Mauricio de Sousa Produções anuncia novas graphic novels para 2022

O estúdio também apresentou um trecho do novo filme 'Turma da Mônica: Lições', que estreia dia 30 de dezembro nos cinemas

Daniel Silveira, O Estado de S.Paulo

05 de dezembro de 2021 | 22h20

A Mauricio de Sousa Produções anunciou as novidades de graphic Novels em 2022 na noite deste domingo, 5, no último dia da CCXP Worlds 21. Em comemoração aos 10 anos da MSP, elas terão lançamentos bimestrais. Primeiro, Franjinha: Contato, de Vitor Cafaggi, e Magali: Tempero, de Lu Cafaggi, que chegariam nas livrarias este ano, mas ficaram para 2022. Além dessas, serão lançadas Astronauta VI, por Danilo Beyruth, Denise, por Cora Ottoni, Anjinho, por Max Andrade e Mingau, por Ana Cardoso.
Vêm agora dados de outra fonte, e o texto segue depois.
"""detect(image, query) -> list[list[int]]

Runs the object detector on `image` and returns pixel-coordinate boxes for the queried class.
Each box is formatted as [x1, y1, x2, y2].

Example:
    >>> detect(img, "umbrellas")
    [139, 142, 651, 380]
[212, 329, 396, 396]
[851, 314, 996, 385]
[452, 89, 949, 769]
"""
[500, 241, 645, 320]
Além disso, o criador Mauricio de Sousa anunciou o final da coleção de Horácio, para o qual ele está preparando um tabloide final. "O Horácio me imita nas ações, nas tramas, nos dramas que vive, ele reage como eu reagiria. As histórias de minha vida fora, mais ou menos transfiguradas na história do Horácio", disse Mauricio durante o anúncio.
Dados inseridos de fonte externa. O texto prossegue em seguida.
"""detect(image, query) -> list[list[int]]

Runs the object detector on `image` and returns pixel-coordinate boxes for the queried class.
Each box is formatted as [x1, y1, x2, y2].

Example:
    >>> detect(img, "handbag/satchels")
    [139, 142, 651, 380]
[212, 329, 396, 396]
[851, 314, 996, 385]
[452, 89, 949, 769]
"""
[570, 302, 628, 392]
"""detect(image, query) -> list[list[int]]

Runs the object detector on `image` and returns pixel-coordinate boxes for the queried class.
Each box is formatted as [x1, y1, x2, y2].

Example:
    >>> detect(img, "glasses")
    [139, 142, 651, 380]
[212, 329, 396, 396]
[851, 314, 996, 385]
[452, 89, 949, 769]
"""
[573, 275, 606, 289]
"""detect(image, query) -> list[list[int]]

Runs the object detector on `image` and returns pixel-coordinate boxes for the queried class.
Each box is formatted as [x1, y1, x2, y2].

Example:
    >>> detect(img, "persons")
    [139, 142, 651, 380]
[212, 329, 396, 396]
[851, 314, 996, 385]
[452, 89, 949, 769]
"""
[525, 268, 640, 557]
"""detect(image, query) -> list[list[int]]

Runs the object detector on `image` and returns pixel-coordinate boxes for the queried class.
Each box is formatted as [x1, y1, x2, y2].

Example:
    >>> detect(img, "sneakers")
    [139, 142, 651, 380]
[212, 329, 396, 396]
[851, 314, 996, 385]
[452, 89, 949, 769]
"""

O painel também trouxe o diretor Daniel Rezende falando sobre Turma da Mônica: Lições, que estreia dia 30 de dezembro nos cinemas. Durante sua fala, ele mostrou o primeiro minuto do filme em que Mônica e Cebolinha aparecem montando uma cena de Romeu e Julieta, tudo isso sob o olhar de Magali e Cascão.

Para finalizar, o painel contou com um bate-papo entre Jim Davis, criador de Garfield, com Mauricio de Sousa. Uma parceria dos dois autores em que o gato de Davis encontra a turminha de Mauricio está prestes a ser lançada. Os dois trocaram figurinhas e falaram sobre processo criativo. "Escrever tirinhas do Garfield é o que me tira da cama", declarou Davis. "Garfield tem mais de 40 anos, os leitores mudaram, o mundo mudou e minha escrita amadureceu", continuou.
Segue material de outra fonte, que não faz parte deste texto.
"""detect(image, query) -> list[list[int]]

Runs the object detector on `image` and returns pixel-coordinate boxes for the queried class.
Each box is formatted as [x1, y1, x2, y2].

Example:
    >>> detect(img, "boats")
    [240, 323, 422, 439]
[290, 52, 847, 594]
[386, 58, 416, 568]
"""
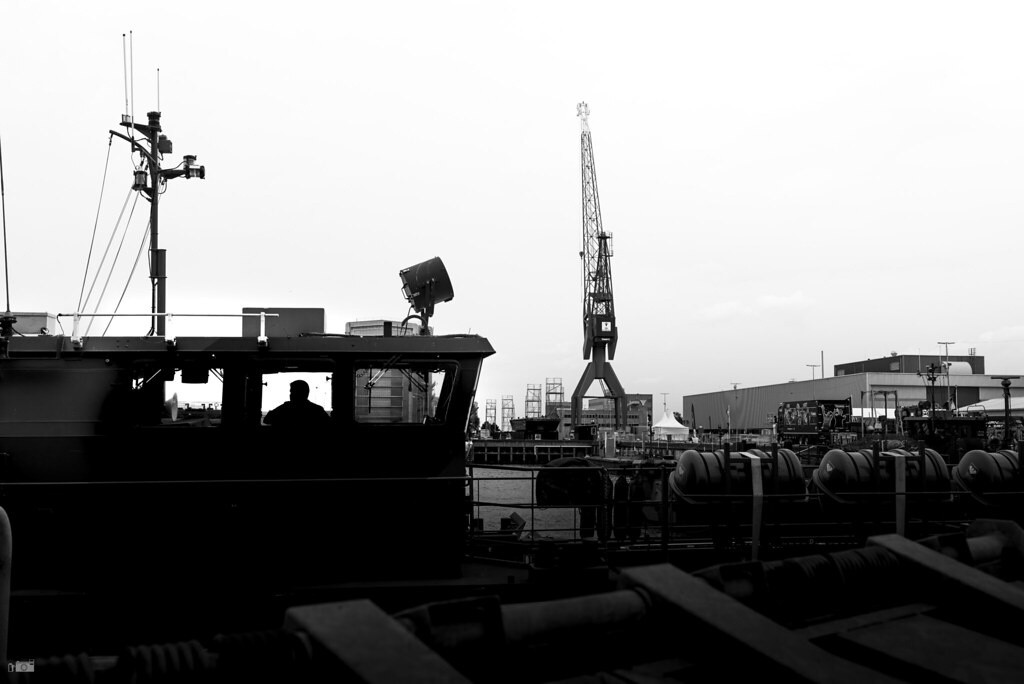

Cada um fez perguntas ao outro. Na vez de Mauricio responder, ele disse que ficou mais fácil fazer a Mônica ao longo dos anos. "Minha equipe aumentou, sobra tempo para criar mais histórias e mais projetos", disse. Além disso, ele defendeu a ideia de que a arte sempre chegará nas pessoas, independente do meio, sempre haverá "uma superfície para o artista dizer alguma coisa com arte".